Tim manged to simulate the kind of loop we wanted outside of a VUI system, but if we were going to make a piece for voice devices, we needed to contrive a source of errors.
Which made me think of Oulipo S+7.
I first came across S+7 on Ross Sutherland's excellent podcast Imaginary Advice. The particular episode I'm thinking of was a recording of a collaboration between Sutherland and Matthew Kaner, where Sutherland had rewritten Jerusalem using a writing technique where nouns and verbs in the original text are replaced by words a few steps removed in the dictionary. Room becomes Roosevelt and so on. The technique is named Oulipo S+7 after the French-speaking group of writers and mathematicians who devised it in the 1960s.
I immediately liked the language glitches introduced by S+7 — they reminded me of generative language experiments I've known and loved in the past, during my time messing about with Twitter bots.
So I implemented S+7 in Python, and wrote a 'skill' for Alexa which would repeat Lucier's text with the nouns offset. I also set up the skill so that it would speak out loud the invocation for another Echo device to read the next iteration of the text when it had finished its recital.
At this point, we had a loop of two devices talking to one another and some nice cumulative errors creeping in. However, using Lucier's original text wasn't satisfying at all. In fact, it felt wrong. Lucier's words referred to his process in creating his original artwork; the piece we were making was a different process for a different piece. Inspired by (ripping off) Lucier's work, sure, but not the same. It became clear to me that I needed to write new words to reflect the piece we were making and the process it would enact.
As I started to do this, though, I ran into a wall. I couldn't decide whether to write this from my point of view ('I am writing code') or the point of view of Alexa-trapped-in-Echo ('I am running in the cloud'). Lucier hadn't had this problem! Since he was speaking his own words, he was simultaneously the writer, performer and subject of the text. For me, these three had become separated by the technology.
The answer popped into my head while I was having a swim. Since we were using two devices in conversation, I could write both points of view, one for each device! This made the piece more interesting anyway, since I could explore the disjoints between the two constructed personalities by putting them into dialogue and have them both dissolve each other into meaninglessness through repetition and iteration.

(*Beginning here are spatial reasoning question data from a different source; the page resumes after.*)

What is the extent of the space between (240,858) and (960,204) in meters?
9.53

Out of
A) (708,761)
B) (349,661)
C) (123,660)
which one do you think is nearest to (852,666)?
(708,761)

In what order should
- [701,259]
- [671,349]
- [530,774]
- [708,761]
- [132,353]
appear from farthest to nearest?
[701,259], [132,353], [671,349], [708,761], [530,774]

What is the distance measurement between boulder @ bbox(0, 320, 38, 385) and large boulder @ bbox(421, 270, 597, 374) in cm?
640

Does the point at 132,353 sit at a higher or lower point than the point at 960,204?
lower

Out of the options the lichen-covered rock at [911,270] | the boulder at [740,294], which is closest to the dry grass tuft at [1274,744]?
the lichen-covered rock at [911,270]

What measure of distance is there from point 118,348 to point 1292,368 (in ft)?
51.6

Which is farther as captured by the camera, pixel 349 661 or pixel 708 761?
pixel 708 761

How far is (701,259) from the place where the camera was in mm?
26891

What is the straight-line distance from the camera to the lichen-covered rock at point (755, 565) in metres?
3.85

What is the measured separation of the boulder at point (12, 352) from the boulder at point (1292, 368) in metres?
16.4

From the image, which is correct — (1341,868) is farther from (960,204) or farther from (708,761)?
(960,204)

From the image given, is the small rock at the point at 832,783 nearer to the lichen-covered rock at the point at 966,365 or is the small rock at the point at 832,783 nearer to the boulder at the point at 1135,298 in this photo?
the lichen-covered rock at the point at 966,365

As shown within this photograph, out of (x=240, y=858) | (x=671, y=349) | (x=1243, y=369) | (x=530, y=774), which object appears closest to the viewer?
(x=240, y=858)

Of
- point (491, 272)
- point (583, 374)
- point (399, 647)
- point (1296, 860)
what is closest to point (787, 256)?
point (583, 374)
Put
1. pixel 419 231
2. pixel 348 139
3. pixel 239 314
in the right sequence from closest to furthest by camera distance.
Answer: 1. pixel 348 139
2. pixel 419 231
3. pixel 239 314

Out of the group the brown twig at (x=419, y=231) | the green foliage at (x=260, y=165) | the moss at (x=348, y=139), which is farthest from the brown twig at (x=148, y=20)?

Lovely. Both texts are available in the project's github repository.
Here's a video of it iterating away:
Why the different voices, Henry? I'm glad you asked. I think it's disingenuous for voice assistants to give the impression of having a coherent, intelligent personality when the thing that talks to you is a patchwork of many complex systems, all running in server farms far away. The device sat in your room is not the assistant - it's the business end of a very large, very complex networked iceberg. I also think that it's a problem that the personality these things pretend to have is bland, subservient, coded 'female' - a stereotype of a 1950s secretary in a box. This is why I like to make things that speak with many voices for these devices - a truer reflection of the herd of processes running things behind the scenes, and less bound to a particular false personality.
I use Amazon Polly to synthesize these many voices, which is not the most straightforward to use on the fly. Thus, a nice offshoot of this project has been the polly-s3 module I wrote for node.js, which makes it easier to use in dynamic voice applications.